Протарахтел грузовик с тарой из-под бутылок, и Мирошников проводил его долгим взглядом: вот бы на дачу, на растопочку, ведь когда он гостит там — топка за ним! Как и на пустые трамваи, не может равнодушно смотреть на ящики, доски и бревна. Прикидывает: горело бы недурно. Мирошников усмехнулся и подумал: наверное, его усмешка напоминает отцовскую. Отец усмехался краешками губ, легонько, загадочно. Вчера даже на мертвом лице почудилась эта усмешка…

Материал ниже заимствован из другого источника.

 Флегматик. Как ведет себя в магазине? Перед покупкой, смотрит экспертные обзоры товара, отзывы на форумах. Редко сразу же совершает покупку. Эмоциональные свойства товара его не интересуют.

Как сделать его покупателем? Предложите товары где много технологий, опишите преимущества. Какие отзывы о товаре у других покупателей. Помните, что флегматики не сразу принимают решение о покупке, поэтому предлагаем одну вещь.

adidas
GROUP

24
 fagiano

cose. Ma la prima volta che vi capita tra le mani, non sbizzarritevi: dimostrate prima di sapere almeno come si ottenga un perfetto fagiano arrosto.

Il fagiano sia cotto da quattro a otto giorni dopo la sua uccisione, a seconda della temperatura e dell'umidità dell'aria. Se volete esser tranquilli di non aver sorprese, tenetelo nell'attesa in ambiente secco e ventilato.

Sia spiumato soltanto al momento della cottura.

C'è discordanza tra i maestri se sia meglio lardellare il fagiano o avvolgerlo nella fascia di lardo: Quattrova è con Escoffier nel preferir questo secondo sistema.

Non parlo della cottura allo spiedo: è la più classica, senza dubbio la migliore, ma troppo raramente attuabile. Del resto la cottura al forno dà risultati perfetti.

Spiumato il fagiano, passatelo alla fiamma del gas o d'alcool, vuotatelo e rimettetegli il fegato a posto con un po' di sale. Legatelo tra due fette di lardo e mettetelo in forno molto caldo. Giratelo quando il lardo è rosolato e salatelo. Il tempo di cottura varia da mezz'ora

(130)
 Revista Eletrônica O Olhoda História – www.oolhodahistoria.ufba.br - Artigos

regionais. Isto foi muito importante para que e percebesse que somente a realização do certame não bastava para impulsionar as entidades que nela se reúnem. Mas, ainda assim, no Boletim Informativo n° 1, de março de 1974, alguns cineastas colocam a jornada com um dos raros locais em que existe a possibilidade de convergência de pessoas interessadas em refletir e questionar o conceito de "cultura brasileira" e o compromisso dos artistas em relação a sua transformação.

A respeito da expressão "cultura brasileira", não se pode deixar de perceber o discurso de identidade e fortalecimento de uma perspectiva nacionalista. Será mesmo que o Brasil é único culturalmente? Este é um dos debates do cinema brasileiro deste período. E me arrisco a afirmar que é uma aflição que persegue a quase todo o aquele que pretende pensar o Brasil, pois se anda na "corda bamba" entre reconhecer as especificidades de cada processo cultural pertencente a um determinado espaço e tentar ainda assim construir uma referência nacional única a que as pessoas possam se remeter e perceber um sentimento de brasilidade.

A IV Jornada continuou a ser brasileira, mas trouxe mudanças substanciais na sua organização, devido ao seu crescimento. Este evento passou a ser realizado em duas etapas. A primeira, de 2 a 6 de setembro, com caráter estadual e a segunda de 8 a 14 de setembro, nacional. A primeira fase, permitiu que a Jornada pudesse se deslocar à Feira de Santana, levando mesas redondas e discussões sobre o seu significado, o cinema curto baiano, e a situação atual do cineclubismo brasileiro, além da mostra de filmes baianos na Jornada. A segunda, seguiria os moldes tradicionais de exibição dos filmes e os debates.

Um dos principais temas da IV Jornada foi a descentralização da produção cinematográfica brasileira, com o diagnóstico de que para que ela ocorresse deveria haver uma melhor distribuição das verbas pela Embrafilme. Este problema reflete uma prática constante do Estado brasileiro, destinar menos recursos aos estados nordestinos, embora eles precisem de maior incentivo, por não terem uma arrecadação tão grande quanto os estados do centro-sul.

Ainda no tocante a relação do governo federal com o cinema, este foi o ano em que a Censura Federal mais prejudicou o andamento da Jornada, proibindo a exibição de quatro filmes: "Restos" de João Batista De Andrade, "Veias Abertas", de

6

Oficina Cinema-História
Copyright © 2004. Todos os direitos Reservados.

А может быть, у Вадима Александровича Мирошникова ничего похожего и нет. И вообще, при чем здесь загадочность? Тоже мне Джоконда в штанах. Клерк не бывает загадочным, тут все ясно, как божий день. Между прочим, клерками называет Ричард Михайлович своих сотрудников, не иронизируя, вкладывая в это слово положительный смысл: дескать, чиновники должной кондиции, на уровне мировых стандартов. Значит, так: с одной стороны — ты супермен, с другой стороны — клерк.
Мирошников потоптался у перекрестка, поджидая зеленый свет, осуждающе покачал головой, когда девушки-студентки перебежали улицу перед рылом самосвала, они посмотрели на него с интересом. Он нередко ловил на себе подобные женские взгляды, но это бывало обычно ближе к вечеру, с утра женщины озабоченней и строже. А эти пичужки согрели его с утречка. Спасибо, пичужки, приятно чувствовать себя еще на что-то годным. И он ответно улыбнулся.
Размахивал «дипломатом» и свободной рукой, вдыхал подгорченный выхлопными газами и все-таки бодрящий морозный воздух, мышцы ног и рук поигрывали как бы сами собой. Да, будто ничего вчера и не случилось. Хотя случилось непоправимое. С отцом. С ним же, Вадимом Мирошниковым, впрямую ничего не произошло. Все в порядке. О’кэй. И потому бытие его неостановимо. По крайней мере на какой-то — будем надеяться — не столь короткий срок. Ведь вполне возможно, что он еще не едет с ярмарки.